Follow-up 2: How would you return the number of occurrences?
When the target exists, the count is upperBound - lowerBound. When it is absent, the two insertion points are equal, so the difference is also zero. A count-only function therefore does not even need to read an array element. The formula works because every element between the two boundaries equals the target.
Follow-up 3: What changes if the array is sorted in descending order?
Reverse the invariant and comparisons. A descending lower bound can mean the first value less than or equal to the target, and the other boundary is the first value strictly less than it. Do not reverse only the final interpretation while keeping the original comparisons. Define the partition predicate first, then update the interval from its truth value.
Follow-up 4: What if elements are objects and the search uses one field?

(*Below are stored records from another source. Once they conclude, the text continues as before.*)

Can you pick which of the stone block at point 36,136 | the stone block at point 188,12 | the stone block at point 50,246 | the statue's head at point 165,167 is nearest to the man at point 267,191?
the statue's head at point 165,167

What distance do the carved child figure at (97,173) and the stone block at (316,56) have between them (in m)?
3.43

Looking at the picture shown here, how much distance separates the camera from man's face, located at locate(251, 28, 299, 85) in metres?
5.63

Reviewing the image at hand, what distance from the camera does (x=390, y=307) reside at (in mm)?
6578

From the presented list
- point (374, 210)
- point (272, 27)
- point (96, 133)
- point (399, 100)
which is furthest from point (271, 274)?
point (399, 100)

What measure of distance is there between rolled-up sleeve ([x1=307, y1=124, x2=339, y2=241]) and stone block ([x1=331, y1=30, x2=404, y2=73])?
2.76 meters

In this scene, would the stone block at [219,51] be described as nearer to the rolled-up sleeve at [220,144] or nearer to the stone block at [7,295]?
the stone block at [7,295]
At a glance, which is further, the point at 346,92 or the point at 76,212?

Search a sorted comparison key, such as createdAt. If key extraction is expensive across repeated queries, keep a precomputed key array; the Python documentation likewise recommends caching or precomputing costly keys. The object sequence must not be mutated during the search, or the sorted invariant no longer holds.
Follow-up 5: What if the data is in a database with an ordered index rather than in memory?
Do not translate application binary search into many remote queries. Let the database index locate the range, such as the minimum and maximum stable sort keys equal to the target or an index range scan. One network round trip per binary search iteration turns O(log n) comparisons into repeated high-latency calls and may observe different snapshots during concurrent writes.
Follow-up 6: How does this template extend to “minimum feasible answer” problems?
Define a monotonic predicate, such as every capacity below x being infeasible and every capacity from some point onward being feasible. Then lower-bound the first true predicate over an implicit answer space, replacing nums[middle] < target with !feasible(middle). The predicate must be proven to transition from false to true only once; if truth values alternate, binary search has no correctness basis.